Quote every line of the data below as it stands, omitting pictures.

************

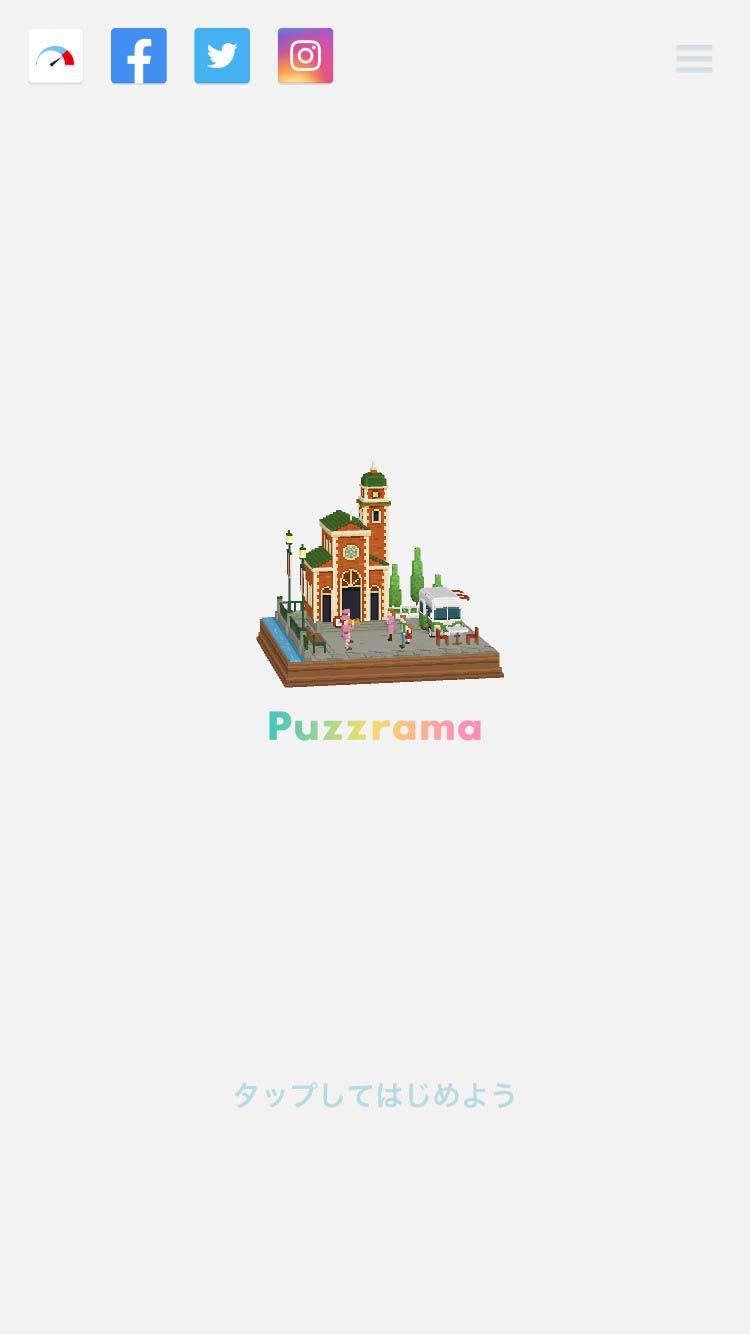 Puzzrama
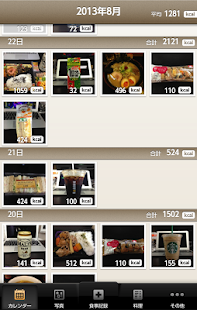 FoodLog : Calorie Counter- screenshot thumbnail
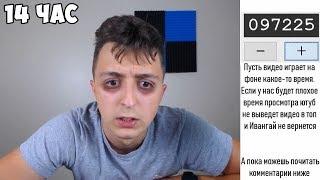 Говорю Ивангай 100,000 Раз В Одном Видео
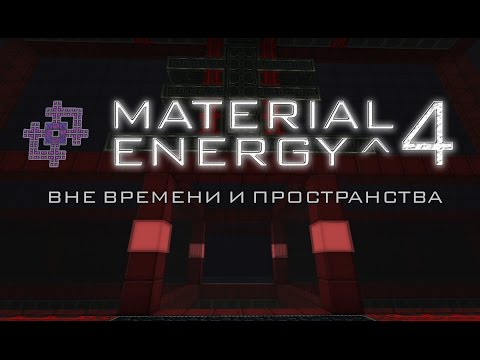 "Material Energy ^4 Keeby""s Idea  Machine   #26"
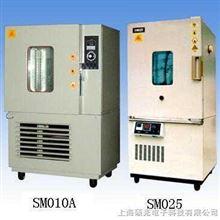 SM 系列霉菌试验箱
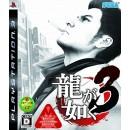 PS3 Ryuu ga Gotoku 3 (Yakuza 3)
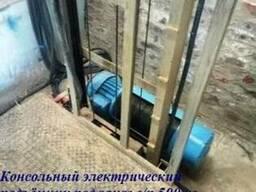 Консольный электрический подъёмник под заказ. Монтаж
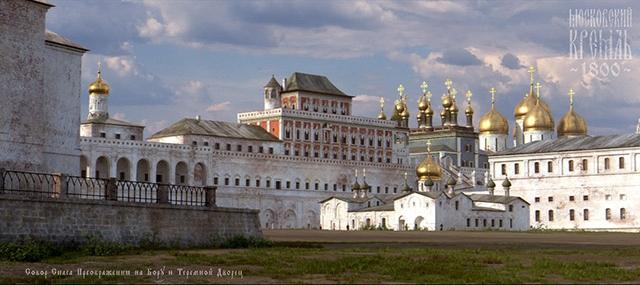 Назад в прошлое. Старый Кремль 1800 года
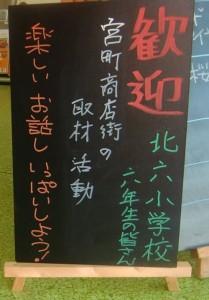 140129kitaroku-houmonn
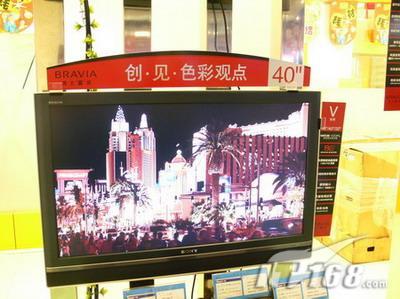 [广州]低价诱惑索尼46寸TV霸主再降3千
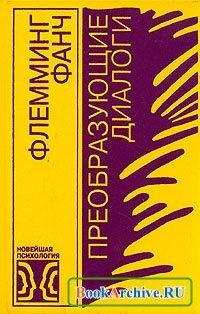 Книга Преобразующие диалоги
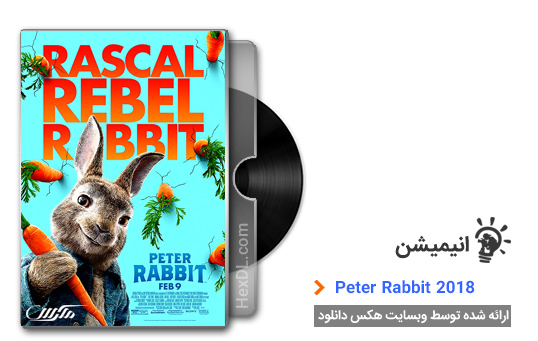 دانلود انیمیشن نبرد خرگوش ها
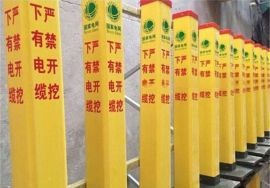 玻璃钢标志桩生产厂家 工程标志桩 光缆转角桩 示牌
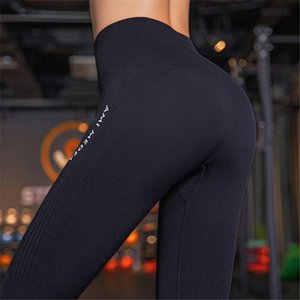 LISCN High Waist Compression Tights Sports Pants Push Up Running Women Gym Fitness Leggings Seamless Tummy Control Yoga Pants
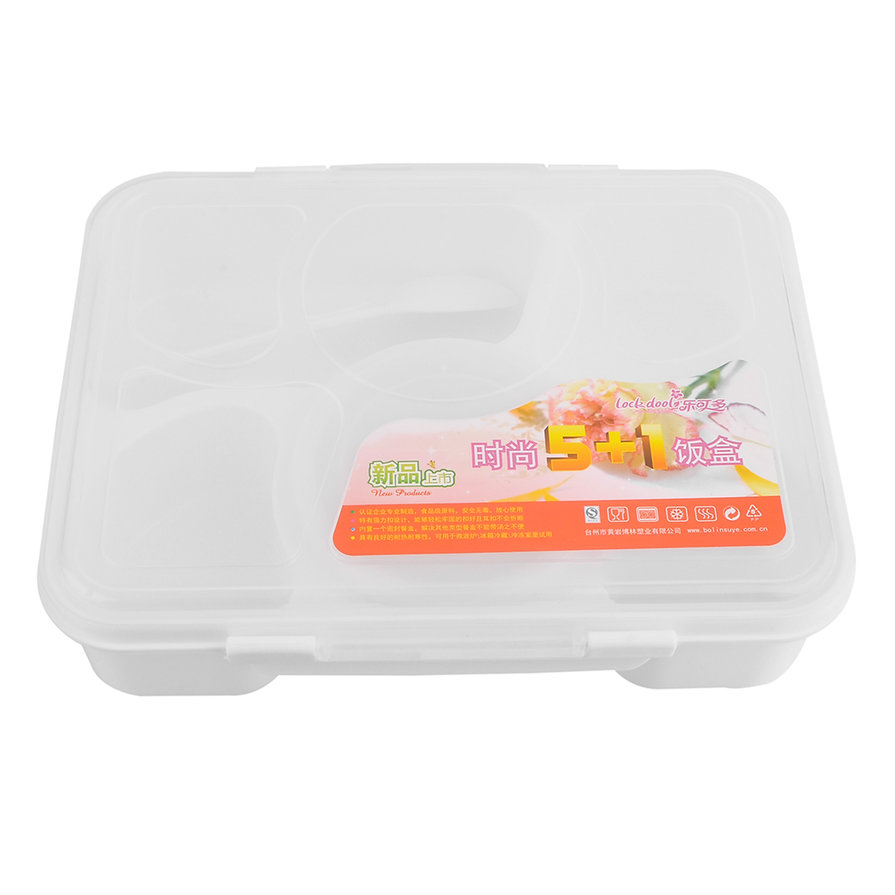Microwave Food Container ~ Portable microwave lunch box for kids food container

************

_YOUR RESPONSE_
 Puzzrama
 FoodLog : Calorie Counter- screenshot thumbnail
 Говорю Ивангай 100,000 Раз В Одном Видео
 "Material Energy ^4 Keeby""s Idea  Machine   #26"
 SM 系列霉菌试验箱
 PS3 Ryuu ga Gotoku 3 (Yakuza 3)
 Консольный электрический подъёмник под заказ. Монтаж
 Назад в прошлое. Старый Кремль 1800 года
 140129kitaroku-houmonn
 [广州]低价诱惑索尼46寸TV霸主再降3千
 Книга Преобразующие диалоги
 دانلود انیمیشن نبرد خرگوش ها
 玻璃钢标志桩生产厂家 工程标志桩 光缆转角桩 示牌
 LISCN High Waist Compression Tights Sports Pants Push Up Running Women Gym Fitness Leggings Seamless Tummy Control Yoga Pants
Microwave Food Container ~ Portable microwave lunch box for kids food container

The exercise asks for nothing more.